Ok, if one were to be cynical, it would perhaps be arguable that Ernest Greene’s Washed Out operates in the same musical vein as what could potentially be identifed as the ‘Cali-kush tie dyed, ambient’ crowd. Bleached, Tan lines and Future Islands are all bands echoing the same vibe, that seem to be featuring rather a lot on my musical radar at the moment. Could this simply be a form of outright denial that we are now very much in the land of the wet and the grey, and this is simply my way of burying my head in the proverbial white sands?

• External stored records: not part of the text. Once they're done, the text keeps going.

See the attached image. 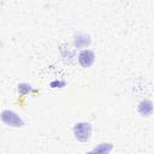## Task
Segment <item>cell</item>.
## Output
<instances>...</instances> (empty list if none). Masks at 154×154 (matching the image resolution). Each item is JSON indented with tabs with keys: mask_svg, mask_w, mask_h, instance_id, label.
<instances>
[{
	"mask_svg": "<svg viewBox=\"0 0 154 154\" xmlns=\"http://www.w3.org/2000/svg\"><path fill=\"white\" fill-rule=\"evenodd\" d=\"M73 135L77 141L79 142H87L91 137V125L87 122H79L76 123L73 126Z\"/></svg>",
	"mask_w": 154,
	"mask_h": 154,
	"instance_id": "cell-1",
	"label": "cell"
},
{
	"mask_svg": "<svg viewBox=\"0 0 154 154\" xmlns=\"http://www.w3.org/2000/svg\"><path fill=\"white\" fill-rule=\"evenodd\" d=\"M0 117H1V120L6 125H8V126H12V128H22L24 125V120L22 119V117H19L13 111L5 109V111L1 112Z\"/></svg>",
	"mask_w": 154,
	"mask_h": 154,
	"instance_id": "cell-2",
	"label": "cell"
},
{
	"mask_svg": "<svg viewBox=\"0 0 154 154\" xmlns=\"http://www.w3.org/2000/svg\"><path fill=\"white\" fill-rule=\"evenodd\" d=\"M95 61V54L90 49H83L78 54V63L82 67H90Z\"/></svg>",
	"mask_w": 154,
	"mask_h": 154,
	"instance_id": "cell-3",
	"label": "cell"
},
{
	"mask_svg": "<svg viewBox=\"0 0 154 154\" xmlns=\"http://www.w3.org/2000/svg\"><path fill=\"white\" fill-rule=\"evenodd\" d=\"M73 45L77 48H85L90 45V37L89 35L84 32H77L73 36Z\"/></svg>",
	"mask_w": 154,
	"mask_h": 154,
	"instance_id": "cell-4",
	"label": "cell"
},
{
	"mask_svg": "<svg viewBox=\"0 0 154 154\" xmlns=\"http://www.w3.org/2000/svg\"><path fill=\"white\" fill-rule=\"evenodd\" d=\"M152 111H153V103H152V101L143 100V101L140 102V105H138V112L142 116H146L147 117V116H149L152 113Z\"/></svg>",
	"mask_w": 154,
	"mask_h": 154,
	"instance_id": "cell-5",
	"label": "cell"
},
{
	"mask_svg": "<svg viewBox=\"0 0 154 154\" xmlns=\"http://www.w3.org/2000/svg\"><path fill=\"white\" fill-rule=\"evenodd\" d=\"M111 149H112V146L109 143H101L100 147H97V148H95L93 150L94 152H101V153H108Z\"/></svg>",
	"mask_w": 154,
	"mask_h": 154,
	"instance_id": "cell-6",
	"label": "cell"
},
{
	"mask_svg": "<svg viewBox=\"0 0 154 154\" xmlns=\"http://www.w3.org/2000/svg\"><path fill=\"white\" fill-rule=\"evenodd\" d=\"M31 90H32V88H31L29 84H25V83H20V84H18V91L22 93V94L30 93Z\"/></svg>",
	"mask_w": 154,
	"mask_h": 154,
	"instance_id": "cell-7",
	"label": "cell"
},
{
	"mask_svg": "<svg viewBox=\"0 0 154 154\" xmlns=\"http://www.w3.org/2000/svg\"><path fill=\"white\" fill-rule=\"evenodd\" d=\"M64 85H65V82L64 81H53L51 83V87L52 88H61Z\"/></svg>",
	"mask_w": 154,
	"mask_h": 154,
	"instance_id": "cell-8",
	"label": "cell"
}]
</instances>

When I could actually bear to tear my gaze away from the stage and I looked around the venue, we were all swimming in the same crystal blue waters of Washed Out. Everyone was swaying to the same beat, goofy smiles playing on everyone’s lips, exchanging excited grins with strangers. It sounds cheesy, but never one to avoid a delicious taste of metaphorical stilton, it was the first time since I was a teenager at a Minus the Bear gig where everyone was in tears by the end, that I’ve felt such a tangible sense of togetherness at a show, a definitive sense of positivity emulating from the band that was mirrored in the happy, peaceful audience.
Much to my delight, all three bands came with aural offerings that invoked such ideas of waves, festivals, beaches, psychadelia, sunsets and the smell of suntan lotion. Established classics from Washed Out’s older albums, such as I Feel It All Around and New Theory, merged seemlessly with tracks from their new (beautifully illustrated) album, Paracosm. An album that a friend and I both, after an intense debate, came to the agreement that we’d describe, in a word, as ‘sundrenched.’
When we arrived at the venue, I was quietly exhausted from a long day at work, but when it came to leave I was rejuvenated and buoyed up, much in the manner that a small child acts when asked: ‘Would you like to hold this puppy?’ A state of mind of mine usually gleaned from a good, long session of lovely, life affirming music.
So without overemphasising my point too strongly, I feel that if everyone invested just a little of their downtime into listening to something as soothing and quietly content as Washed Out & co. I think this winter could be over before we even blinked.